Kaavan is released into his new home in Siem Reap on Monday. AFP
American pop icon Cher welcomed "the world's loneliest elephant" to Cambodia on Monday to begin a new life at a specialised sanctuary after the creature was rescued from grim conditions in a Pakistani zoo.
The plight of Kaavan — a 36-year-old bull elephant at Islamabad's dilapidated zoo and originally from Sri Lanka — sparked global uproar from animal rights groups, who launched a campaign to save him.
Cher walks past the crate containing Kaavan upon his arrival at Siem Reap Airport. AFP
His cause was boosted by a spirited social media support from actress and musician Cher, who travelled to see him off from Pakistan and then to Cambodia to welcome him to his new home.
Wearing a black face mask, the Oscar winner was on hand at Siem Reap airport and waved excitedly at the plane after it landed around 2:30pm.
"I am so proud he is here," she said, after greeting Kaavan through an opening at the base of the crate. "He's going to be really happy here," said Cher, adding that she was hopeful his ordeal was over.
Cher (2nd right) poses at the rear of a cargo plane that carried Kaavan at the Siem Reap Airport. AP
Cher had written songs pressing for Kaavan's release from grim, isolated conditions at Islamabad Zoo and she had spent the last few days with him in Pakistan.
The multi award-winning singer has been with a film crew documenting Kaavan's story and said she was proud to be part of an effort to free an elephant she said had been shackled to a shed for 17 years.
Kaavan's much-anticipated journey was "uneventful," said Amir Khalil, a veterinarian from animal welfare group Four Paws, adding he behaved "like a frequent flyer." "Kaavan was eating, was not stressed — he was even a little bit sleeping, standing, leaning at the crate wall," he said.
Transporting an adult elephant by plane is no small task, and has only been undertaken a handful of times.
Cher holds a vanity car plate while posing for a photograph with Dr Amir Khalil at the Siem Reap Airport. AP
Helpers packed his trunk with 200kilos of food to snack on during the seven-hour flight, while a tube system was installed in his transport crate aboard a jumbo Russian cargo plane to handle up to 200 litres of urine.
After Kaavan touched down, monks offered him fruit, chanted prayers and sprinkled holy water on his crate to bless him.
A Buddhist monk sprinkles holy water around the crate containing Kaavan his arrival at Siem Reap Airport. AFP
He was then loaded onto a truck for the journey to Oddar Meanchey province where a wildlife sanctuary that houses other elephants will be his new home.

• [ENTRIES SUPPLIED]
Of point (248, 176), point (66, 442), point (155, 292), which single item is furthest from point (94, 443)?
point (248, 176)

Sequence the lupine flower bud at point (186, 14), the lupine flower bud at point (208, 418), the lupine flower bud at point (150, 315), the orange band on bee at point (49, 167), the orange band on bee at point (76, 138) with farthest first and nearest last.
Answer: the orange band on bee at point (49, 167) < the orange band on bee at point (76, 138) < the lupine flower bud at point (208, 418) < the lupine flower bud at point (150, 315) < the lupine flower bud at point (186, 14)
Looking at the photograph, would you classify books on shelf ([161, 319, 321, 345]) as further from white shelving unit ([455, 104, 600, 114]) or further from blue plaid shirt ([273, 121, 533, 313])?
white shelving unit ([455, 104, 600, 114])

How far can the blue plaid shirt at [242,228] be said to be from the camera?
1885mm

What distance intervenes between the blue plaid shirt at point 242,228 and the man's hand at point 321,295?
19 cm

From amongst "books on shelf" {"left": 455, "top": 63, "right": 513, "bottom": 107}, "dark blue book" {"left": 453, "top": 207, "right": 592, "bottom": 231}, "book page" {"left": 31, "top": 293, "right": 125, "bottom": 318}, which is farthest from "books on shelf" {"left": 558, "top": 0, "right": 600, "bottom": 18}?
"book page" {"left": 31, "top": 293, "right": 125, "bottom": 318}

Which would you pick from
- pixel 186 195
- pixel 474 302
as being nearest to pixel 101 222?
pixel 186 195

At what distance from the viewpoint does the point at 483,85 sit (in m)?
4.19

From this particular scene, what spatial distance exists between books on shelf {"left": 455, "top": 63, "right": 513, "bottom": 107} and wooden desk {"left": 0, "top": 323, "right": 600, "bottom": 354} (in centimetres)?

• [PROBLEMS AND TASKS]
1/ Please list every country the Kaavan article names.
2/ Reproduce the part of the Kaavan article starting at "The multi award-winning" and ending at "for 17 years.".
The data above is unrelated to the Kaavan article.

• [RESPONSES IN ORDER]
1/ Cambodia, Pakistan, Sri Lanka

2/
The multi award-winning singer has been with a film crew documenting Kaavan's story and said she was proud to be part of an effort to free an elephant she said had been shackled to a shed for 17 years.